_What the exercise asks:_
Each entry is to be output as written, so that none is missing.

_Records:_
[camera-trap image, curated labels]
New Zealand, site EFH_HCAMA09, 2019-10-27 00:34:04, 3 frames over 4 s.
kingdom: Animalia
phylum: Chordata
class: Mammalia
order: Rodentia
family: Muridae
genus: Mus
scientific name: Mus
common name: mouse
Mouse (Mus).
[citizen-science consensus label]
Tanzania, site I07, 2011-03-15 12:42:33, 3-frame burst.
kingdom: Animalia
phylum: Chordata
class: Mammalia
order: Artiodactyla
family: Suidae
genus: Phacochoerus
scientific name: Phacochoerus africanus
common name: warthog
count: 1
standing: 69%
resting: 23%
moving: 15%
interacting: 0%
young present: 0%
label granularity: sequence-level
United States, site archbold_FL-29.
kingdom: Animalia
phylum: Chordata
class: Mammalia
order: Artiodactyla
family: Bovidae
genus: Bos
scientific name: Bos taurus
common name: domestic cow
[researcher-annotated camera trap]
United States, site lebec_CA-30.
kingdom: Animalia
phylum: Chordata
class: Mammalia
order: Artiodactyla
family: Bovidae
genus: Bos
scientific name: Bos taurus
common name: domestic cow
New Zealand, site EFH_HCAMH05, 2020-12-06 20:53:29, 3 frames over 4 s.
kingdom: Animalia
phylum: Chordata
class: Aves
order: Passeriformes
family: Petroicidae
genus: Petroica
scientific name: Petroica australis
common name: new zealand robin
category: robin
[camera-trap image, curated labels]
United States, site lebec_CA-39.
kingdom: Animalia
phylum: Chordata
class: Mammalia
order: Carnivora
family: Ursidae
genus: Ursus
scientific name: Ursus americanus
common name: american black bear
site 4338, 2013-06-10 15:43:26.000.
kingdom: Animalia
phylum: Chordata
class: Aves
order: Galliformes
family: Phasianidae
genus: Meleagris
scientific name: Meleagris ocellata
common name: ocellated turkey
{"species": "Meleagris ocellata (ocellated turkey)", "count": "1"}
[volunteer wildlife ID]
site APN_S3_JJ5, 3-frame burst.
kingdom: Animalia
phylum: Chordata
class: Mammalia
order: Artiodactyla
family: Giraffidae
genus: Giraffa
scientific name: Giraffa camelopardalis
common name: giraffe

_Your response:_
[camera-trap image, curated labels]
New Zealand, site EFH_HCAMA09, 2019-10-27 00:34:04, 3 frames over 4 s.
kingdom: Animalia
phylum: Chordata
class: Mammalia
order: Rodentia
family: Muridae
genus: Mus
scientific name: Mus
common name: mouse
Mouse (Mus).
[citizen-science consensus label]
Tanzania, site I07, 2011-03-15 12:42:33, 3-frame burst.
kingdom: Animalia
phylum: Chordata
class: Mammalia
order: Artiodactyla
family: Suidae
genus: Phacochoerus
scientific name: Phacochoerus africanus
common name: warthog
count: 1
standing: 69%
resting: 23%
moving: 15%
interacting: 0%
young present: 0%
label granularity: sequence-level
United States, site archbold_FL-29.
kingdom: Animalia
phylum: Chordata
class: Mammalia
order: Artiodactyla
family: Bovidae
genus: Bos
scientific name: Bos taurus
common name: domestic cow
[researcher-annotated camera trap]
United States, site lebec_CA-30.
kingdom: Animalia
phylum: Chordata
class: Mammalia
order: Artiodactyla
family: Bovidae
genus: Bos
scientific name: Bos taurus
common name: domestic cow
New Zealand, site EFH_HCAMH05, 2020-12-06 20:53:29, 3 frames over 4 s.
kingdom: Animalia
phylum: Chordata
class: Aves
order: Passeriformes
family: Petroicidae
genus: Petroica
scientific name: Petroica australis
common name: new zealand robin
category: robin
[camera-trap image, curated labels]
United States, site lebec_CA-39.
kingdom: Animalia
phylum: Chordata
class: Mammalia
order: Carnivora
family: Ursidae
genus: Ursus
scientific name: Ursus americanus
common name: american black bear
site 4338, 2013-06-10 15:43:26.000.
kingdom: Animalia
phylum: Chordata
class: Aves
order: Galliformes
family: Phasianidae
genus: Meleagris
scientific name: Meleagris ocellata
common name: ocellated turkey
{"species": "Meleagris ocellata (ocellated turkey)", "count": "1"}
[volunteer wildlife ID]
site APN_S3_JJ5, 3-frame burst.
kingdom: Animalia
phylum: Chordata
class: Mammalia
order: Artiodactyla
family: Giraffidae
genus: Giraffa
scientific name: Giraffa camelopardalis
common name: giraffe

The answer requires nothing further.